Records shown:
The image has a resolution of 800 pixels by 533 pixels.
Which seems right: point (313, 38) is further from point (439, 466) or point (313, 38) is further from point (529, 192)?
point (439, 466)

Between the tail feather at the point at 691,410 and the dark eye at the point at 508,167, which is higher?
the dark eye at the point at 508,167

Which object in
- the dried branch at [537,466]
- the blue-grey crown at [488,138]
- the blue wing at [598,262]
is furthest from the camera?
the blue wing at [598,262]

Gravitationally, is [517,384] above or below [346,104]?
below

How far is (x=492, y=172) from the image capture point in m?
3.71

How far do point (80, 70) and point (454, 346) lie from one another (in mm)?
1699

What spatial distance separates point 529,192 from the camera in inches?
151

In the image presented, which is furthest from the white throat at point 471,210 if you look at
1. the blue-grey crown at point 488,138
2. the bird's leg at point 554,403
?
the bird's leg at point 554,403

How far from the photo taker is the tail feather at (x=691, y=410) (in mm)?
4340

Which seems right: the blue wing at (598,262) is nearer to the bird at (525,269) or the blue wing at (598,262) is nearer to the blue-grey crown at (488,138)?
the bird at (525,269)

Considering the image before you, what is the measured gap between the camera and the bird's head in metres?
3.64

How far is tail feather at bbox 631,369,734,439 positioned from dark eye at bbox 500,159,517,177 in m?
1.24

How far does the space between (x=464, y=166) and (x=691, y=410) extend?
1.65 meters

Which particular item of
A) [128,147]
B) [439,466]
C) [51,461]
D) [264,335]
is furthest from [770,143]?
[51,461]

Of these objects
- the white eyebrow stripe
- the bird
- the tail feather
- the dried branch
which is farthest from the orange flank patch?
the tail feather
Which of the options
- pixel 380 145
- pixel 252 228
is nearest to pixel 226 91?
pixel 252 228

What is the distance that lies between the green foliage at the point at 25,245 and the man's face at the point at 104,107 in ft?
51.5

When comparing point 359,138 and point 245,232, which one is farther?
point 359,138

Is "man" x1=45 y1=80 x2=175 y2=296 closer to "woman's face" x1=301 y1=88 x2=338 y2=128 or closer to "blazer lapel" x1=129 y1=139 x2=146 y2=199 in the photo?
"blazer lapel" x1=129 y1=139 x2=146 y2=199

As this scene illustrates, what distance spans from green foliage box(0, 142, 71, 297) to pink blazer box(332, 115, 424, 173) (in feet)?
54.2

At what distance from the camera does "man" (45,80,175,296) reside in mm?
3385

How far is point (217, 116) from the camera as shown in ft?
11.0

What you should do: Render the stretch from the line containing "in the photo?" through the end of the records as a Markdown table with the columns No. and Text, one numbered row per line and blank lines left out.

Full output:
| No. | Text |
|---|---|
| 1 | Is "man" x1=45 y1=80 x2=175 y2=296 closer to "woman's face" x1=301 y1=88 x2=338 y2=128 or closer to "blazer lapel" x1=129 y1=139 x2=146 y2=199 in the photo? |
| 2 | "blazer lapel" x1=129 y1=139 x2=146 y2=199 |
| 3 | As this scene illustrates, what distance spans from green foliage box(0, 142, 71, 297) to pink blazer box(332, 115, 424, 173) (in feet)? |
| 4 | 54.2 |
| 5 | At what distance from the camera does "man" (45,80,175,296) reside in mm? |
| 6 | 3385 |
| 7 | How far is point (217, 116) from the camera as shown in ft? |
| 8 | 11.0 |